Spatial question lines

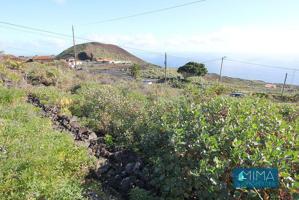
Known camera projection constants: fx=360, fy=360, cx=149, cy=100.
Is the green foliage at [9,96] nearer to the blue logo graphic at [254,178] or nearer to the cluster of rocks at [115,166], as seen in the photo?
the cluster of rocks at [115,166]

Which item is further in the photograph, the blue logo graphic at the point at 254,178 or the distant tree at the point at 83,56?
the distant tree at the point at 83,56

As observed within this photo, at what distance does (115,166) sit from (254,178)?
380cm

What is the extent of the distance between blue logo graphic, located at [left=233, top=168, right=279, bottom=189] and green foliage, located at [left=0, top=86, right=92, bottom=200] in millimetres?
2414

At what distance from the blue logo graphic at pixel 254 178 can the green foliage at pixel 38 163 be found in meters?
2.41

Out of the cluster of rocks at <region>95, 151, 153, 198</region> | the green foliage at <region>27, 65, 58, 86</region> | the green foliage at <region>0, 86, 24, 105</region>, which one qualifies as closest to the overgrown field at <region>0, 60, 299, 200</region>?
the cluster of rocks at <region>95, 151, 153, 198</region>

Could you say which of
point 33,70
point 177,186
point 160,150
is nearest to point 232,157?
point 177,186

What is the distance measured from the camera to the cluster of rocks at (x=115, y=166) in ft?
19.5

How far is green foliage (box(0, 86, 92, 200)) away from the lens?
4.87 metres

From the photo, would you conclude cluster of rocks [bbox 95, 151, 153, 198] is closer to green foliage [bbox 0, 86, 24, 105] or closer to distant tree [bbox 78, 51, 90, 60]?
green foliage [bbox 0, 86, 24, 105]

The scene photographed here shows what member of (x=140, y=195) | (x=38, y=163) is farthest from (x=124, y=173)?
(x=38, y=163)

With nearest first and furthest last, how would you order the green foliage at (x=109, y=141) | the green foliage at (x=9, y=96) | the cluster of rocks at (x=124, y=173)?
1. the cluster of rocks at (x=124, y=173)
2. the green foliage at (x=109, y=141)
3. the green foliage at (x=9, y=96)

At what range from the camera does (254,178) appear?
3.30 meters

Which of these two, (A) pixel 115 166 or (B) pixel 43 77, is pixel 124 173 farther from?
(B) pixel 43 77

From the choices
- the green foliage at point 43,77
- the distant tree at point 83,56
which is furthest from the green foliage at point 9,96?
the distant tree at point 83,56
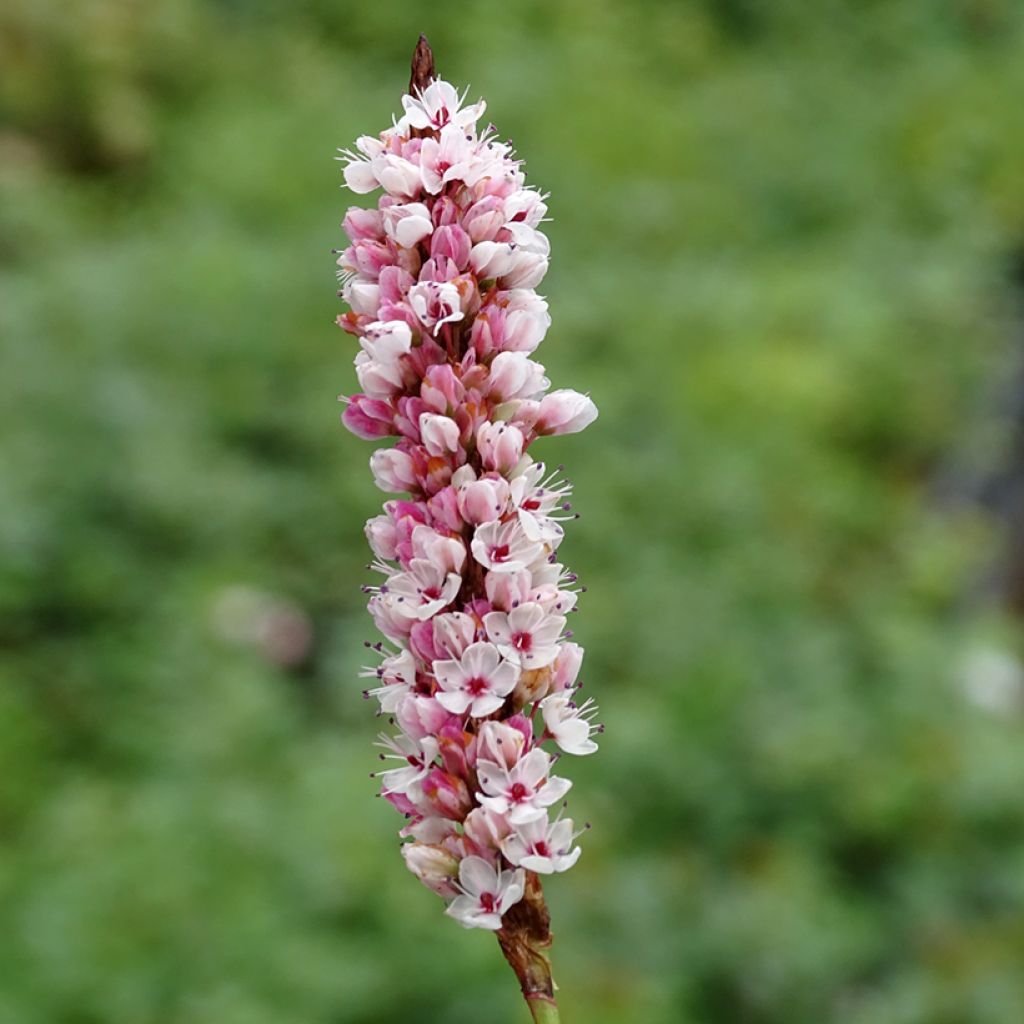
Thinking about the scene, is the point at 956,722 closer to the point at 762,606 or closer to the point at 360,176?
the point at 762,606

Exercise task >> Write out all of the lines above word for word, omitting the pictures.

Output for this task >>
Known camera projection constants: fx=360, fy=360, cx=149, cy=100.
Is the green foliage at [9,96] nearer to the blue logo graphic at [254,178] or nearer to the cluster of rocks at [115,166], as seen in the photo?
the cluster of rocks at [115,166]

Which item is further in the photograph, the blue logo graphic at the point at 254,178 or the distant tree at the point at 83,56?
the distant tree at the point at 83,56

As observed within this photo, at what distance does (115,166) sit from (254,178)?
380cm

What is the extent of the distance between blue logo graphic, located at [left=233, top=168, right=279, bottom=189] and green foliage, located at [left=0, top=86, right=92, bottom=200] in millimetres?
2414

At what distance from the blue logo graphic at pixel 254 178 can the green foliage at pixel 38 163 be found in meters?
2.41

Out of the cluster of rocks at <region>95, 151, 153, 198</region> | the green foliage at <region>27, 65, 58, 86</region> | the green foliage at <region>0, 86, 24, 105</region>, which one qualifies as closest to the overgrown field at <region>0, 60, 299, 200</region>?
the cluster of rocks at <region>95, 151, 153, 198</region>

Could you say which of
point 33,70
point 177,186
point 160,150
is nearest to point 232,157?
point 177,186

What is the distance measured from the camera to the cluster of rocks at (x=115, y=166) in ft?
19.5

How far is green foliage (box(0, 86, 92, 200)) away from the lens?
4.87 metres

From the photo, would you conclude cluster of rocks [bbox 95, 151, 153, 198] is closer to green foliage [bbox 0, 86, 24, 105] or closer to distant tree [bbox 78, 51, 90, 60]?
green foliage [bbox 0, 86, 24, 105]

The scene photographed here shows what member of (x=140, y=195) | (x=38, y=163) is farthest from (x=124, y=173)?
(x=38, y=163)

With nearest first and furthest last, how would you order the green foliage at (x=109, y=141) | the green foliage at (x=9, y=96) | the cluster of rocks at (x=124, y=173)?
1. the cluster of rocks at (x=124, y=173)
2. the green foliage at (x=109, y=141)
3. the green foliage at (x=9, y=96)

At what range from the camera does (254,178) appear?
3.30 meters

Which of these two, (A) pixel 115 166 or (B) pixel 43 77, is pixel 124 173 farther from?
(B) pixel 43 77

From the choices
- the green foliage at point 43,77
- the distant tree at point 83,56
which is furthest from the green foliage at point 9,96?
the distant tree at point 83,56
Thinking about the scene, is the point at 956,722 closer to the point at 762,606 or closer to the point at 360,176?
the point at 762,606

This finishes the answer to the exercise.